Wednesday, November 3

April 11th: EcoGeek Podcasting

Good Morning, John. It’s Wednesday, April 11th and I hope you don’t mind if I do something a little bit different today. Last week you showed us a day in the life of John Green. Writing, as writers do. This Week, I would like to show you a little bit about what I do, but not so much by video-taping myself staring at my computer and typing, cause we discovered by watching your video that that wasn’t very interesting. But instead by discussing some of the biggest issues happening in green technology at the moment:
Residents of the virtual world “Second Life” were surprised by floodwaters rising in virtual versions of Tokyo, London and the Netherlands. The floods were caused by global warming activists, but not in the cool hacking the system kind of way, in the really lame asking everybody’s permission and then doing it kind of way.
You might not know this, but there is more silicon purchased by the solar power industry than by the microprocessor industry. That's right, silicon isn’t very easy to make in fact, it's really dangerous and produces a lot of toxic chemicals. Unless you are a marine sponge. Marine sponges are one of the only organisms in the world who can convert aqueous silicon to crystalline silicon. And the sponges do it without producing any toxic chemicals at all. Scientists at the university of California at Santa Barba are figuring out how those sponges are doing it, and they had some success.
When we talk about lighting there are a few things that matter:
1. How bright the light is.
2. How big the light is.
3. How much energy the light uses.
4. How many toxic substances go in to creating the light.

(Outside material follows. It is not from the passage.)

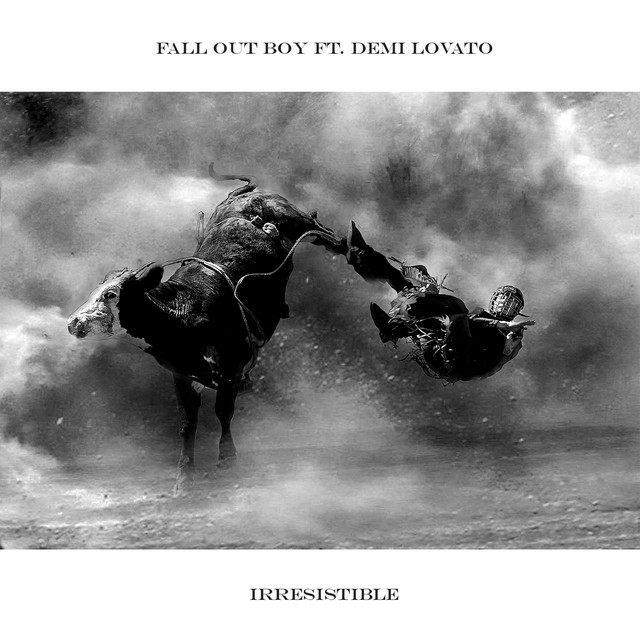 کاور آهنگ Irresistible از Fall Out Boy, Demi Lovato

Compact fluorescence were doing pretty good there until number 4 with all their mercury, but now Phillips Electronics has produced the luxion rebel an LED that is tiny, produces tons of light with a little electricity and absolutely no toxic substances. This is great news, until you consider the fifth thing that matters when it comes to lighting and that’s price and this is not very cheap.
I’ve got a lot of these and I'm not proud of it (shows a cd spindle) That's a lot of plastic for very little gain, but some clever guy in some clever place has posted a picture at flickr, of his ingenious use of CD-Spindles. (shows a picture of a sandwich inside a CD-Spindel)

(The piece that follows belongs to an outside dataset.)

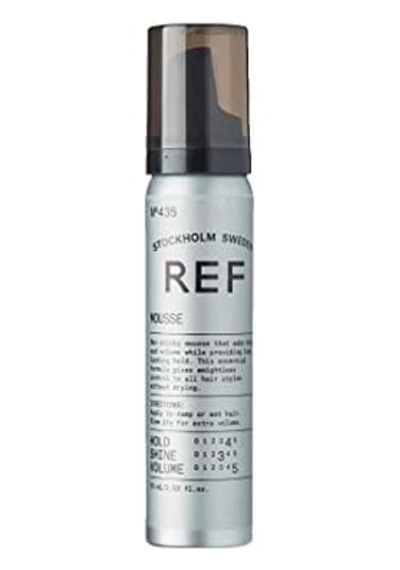 Mousse N 435 75 Ml Travel Size Uzun Süreli Tutuş Sağlayan Hacimlendirici Köpük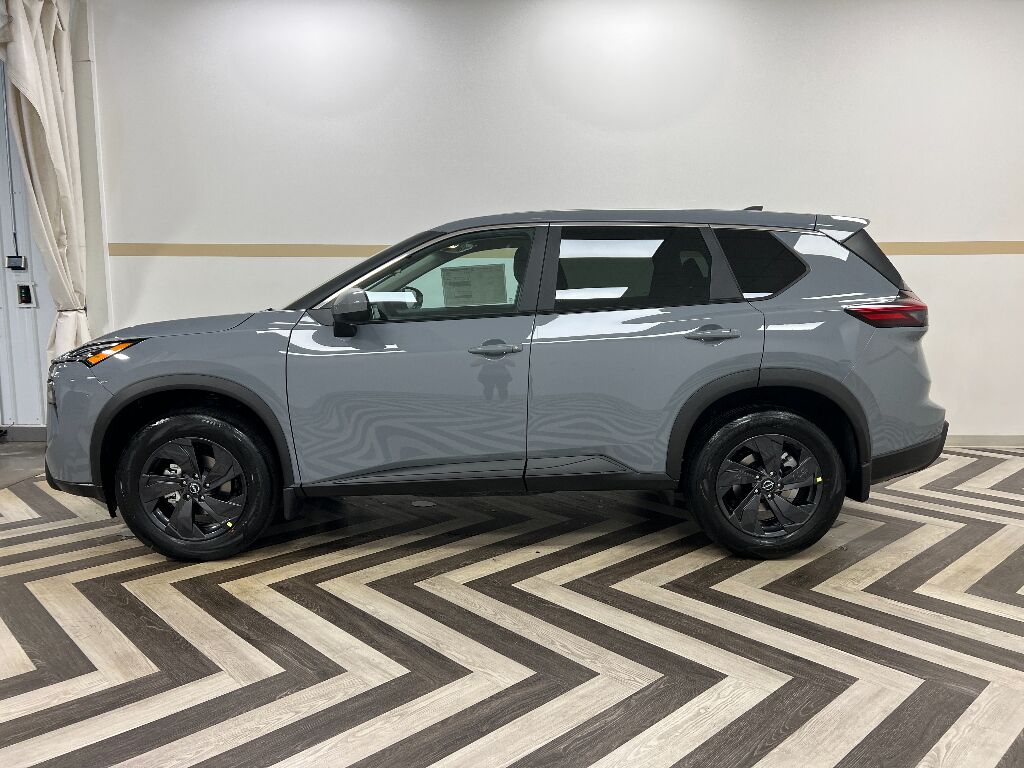 2026 Nissan Rogue SV Gasoline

A motorcycle created and maintained by A123-Systems has broken the electric motorcycle speed record once again! The motorcycle is powered by a LOT of lithium-ion batteries and broke the speed record using 10-cents of electricity. That’s pretty good. The bike peaked out at 156 mph and finished the quarter mile in 9 seconds.

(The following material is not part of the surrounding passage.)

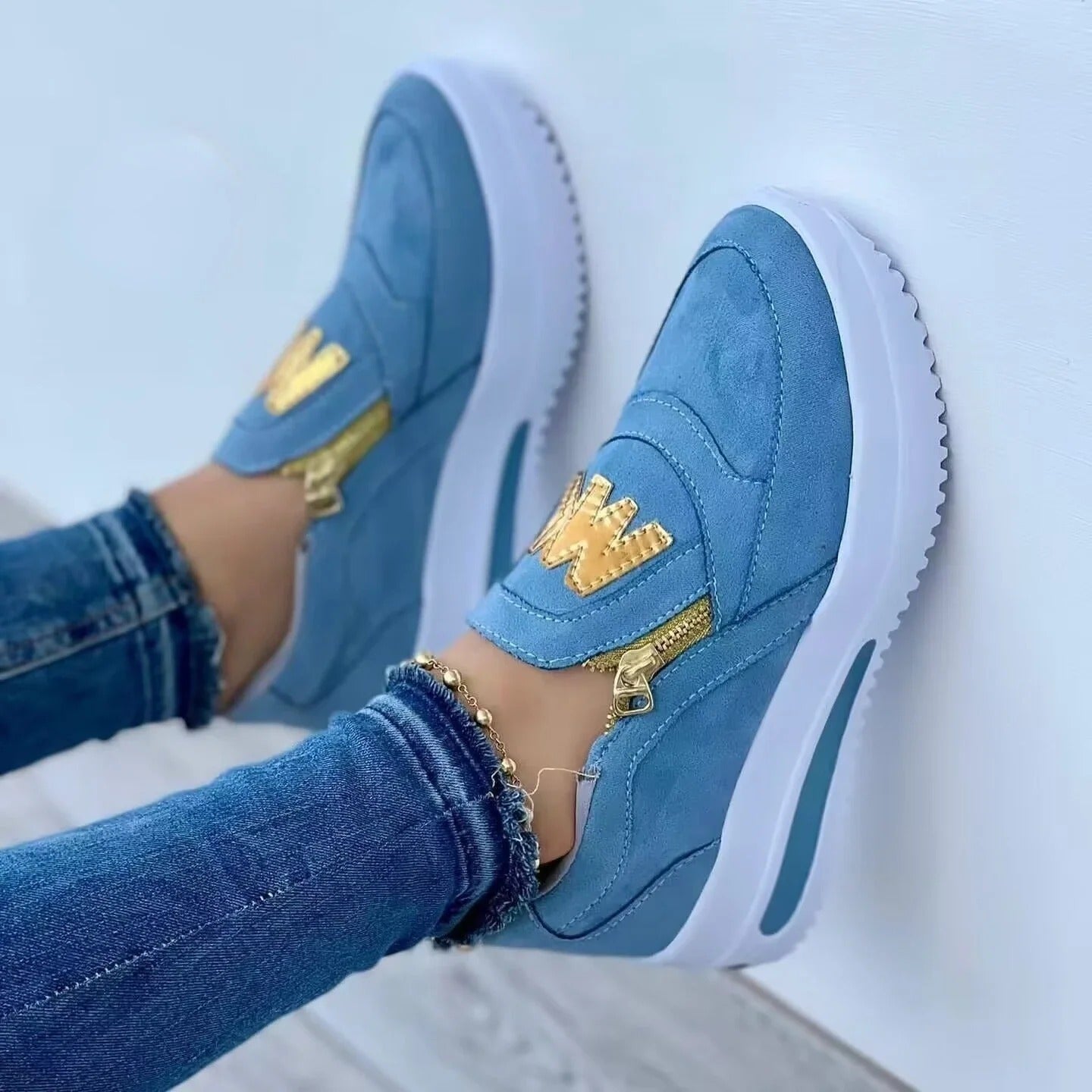 Malva Platform Sneakers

The city of Sidney turned off its lights. All of them for an hour last week. And it saved an amount of carbon that sounds very big. Lots of tons of carbon. But mostly it was just a great opportunity to take a pretty picture and say that ‘Australia is doing something’. Even though, they won’t sign onto the Kyoto-Protocol. Not that us Americans can talk.
And that’s the news from Ecogeek.org If you want to find out more details on those stories or read up on more green technology news, check out Ecogeek.org. So what did you think John. Was that.. was that, like, was that good? You liked that? I’m thinking about doing a podcast for ecogeek and I wanted to try it out. Any opinion is appreciated. Cool. I’ll see you tomorrow.